記事:イシカワヤスコ(ライティング・ゼミ平日コース)

 
 
「そんなこと他のひとは気づかないし、気にしてないよ! だから大丈夫。気にしすぎだよ」
 
そう言われるたびに、何度落ち込んできただろう。
他のひとが気づかなくたって、わたしは気づいているし、気になっている。
「他のひとは気づかないから大丈夫」って、その理屈は何なの?
自分の中にあるものが、他のひとが気づくかどうかで左右されるって、どういうこと?
相談なんてしなければよかったーー。
 
わたしはずっとだらしなくて雑な性格だと思っていた。
小学生の頃から、何だってギリギリまでやらない。
部屋も机の引き出しも、汚くはないけれどどこかスッキリとしない。
二言目には「面倒くさい」。
神経質なんて、自分には縁のないものだと思っていた。
でも大人になって、周りからの評価に「几帳面」が加わり、時に「細かすぎる」「もっとおおらかに」などと言われる。
やるかやらないかは別として、「意識だけムダに高い系」みたいだ。
 
「HSP」という言葉に出会ったのは、30代も半ばを過ぎてからだった。
Highly Sensitive Person、ざっくり言うと「過度に敏感なひと」。
========================================
**作業指示**.
1. 次の(a)〜(c)が出典の内容と合うかを「はい」か「いいえ」で答え、それぞれ決め手となる出典の言葉を正確に引用せよ。
(a) 筆者は小学生の頃から、何でもギリギリまでやらなかった。
(b) 筆者が「HSP」という言葉に出会ったのは20代のときだった。
(c) 大人になってから、周りの評価に「几帳面」が加わった。
2. 出典の「そう言われるたびに、何度落ち込んできただろう。」から「やるかやらないかは別として、「意識だけムダに高い系」みたいだ。」までを、両端も含めて一字一句そのまま書き写せ。

**収集資料**.
========================================
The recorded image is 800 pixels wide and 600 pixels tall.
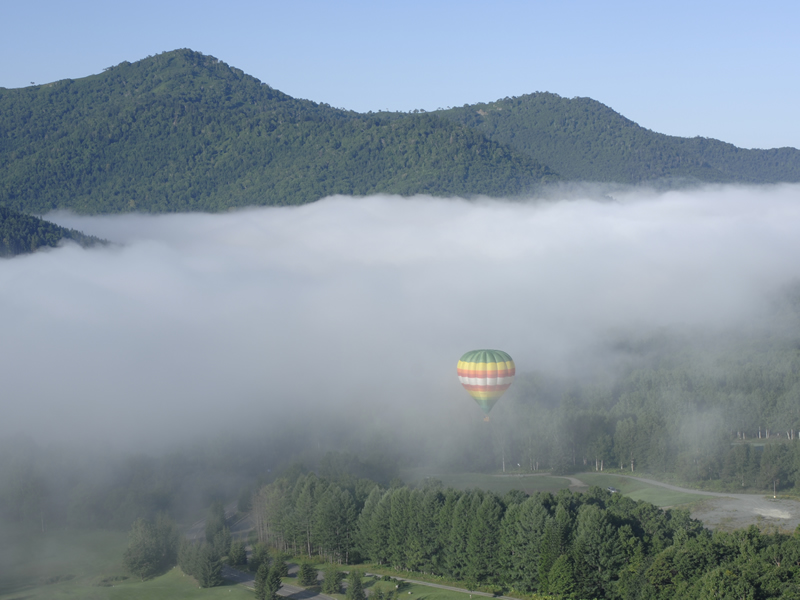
========================================
**結果一覧**.
1.
(a) はい。「小学生の頃から、何だってギリギリまでやらない。」
(b) いいえ。「「HSP」という言葉に出会ったのは、30代も半ばを過ぎてからだった。」
(c) はい。「でも大人になって、周りからの評価に「几帳面」が加わり」

2.
そう言われるたびに、何度落ち込んできただろう。
他のひとが気づかなくたって、わたしは気づいているし、気になっている。
「他のひとは気づかないから大丈夫」って、その理屈は何なの?
自分の中にあるものが、他のひとが気づくかどうかで左右されるって、どういうこと?
相談なんてしなければよかったーー。
 
わたしはずっとだらしなくて雑な性格だと思っていた。
小学生の頃から、何だってギリギリまでやらない。
部屋も机の引き出しも、汚くはないけれどどこかスッキリとしない。
二言目には「面倒くさい」。
神経質なんて、自分には縁のないものだと思っていた。
でも大人になって、周りからの評価に「几帳面」が加わり、時に「細かすぎる」「もっとおおらかに」などと言われる。
やるかやらないかは別として、「意識だけムダに高い系」みたいだ。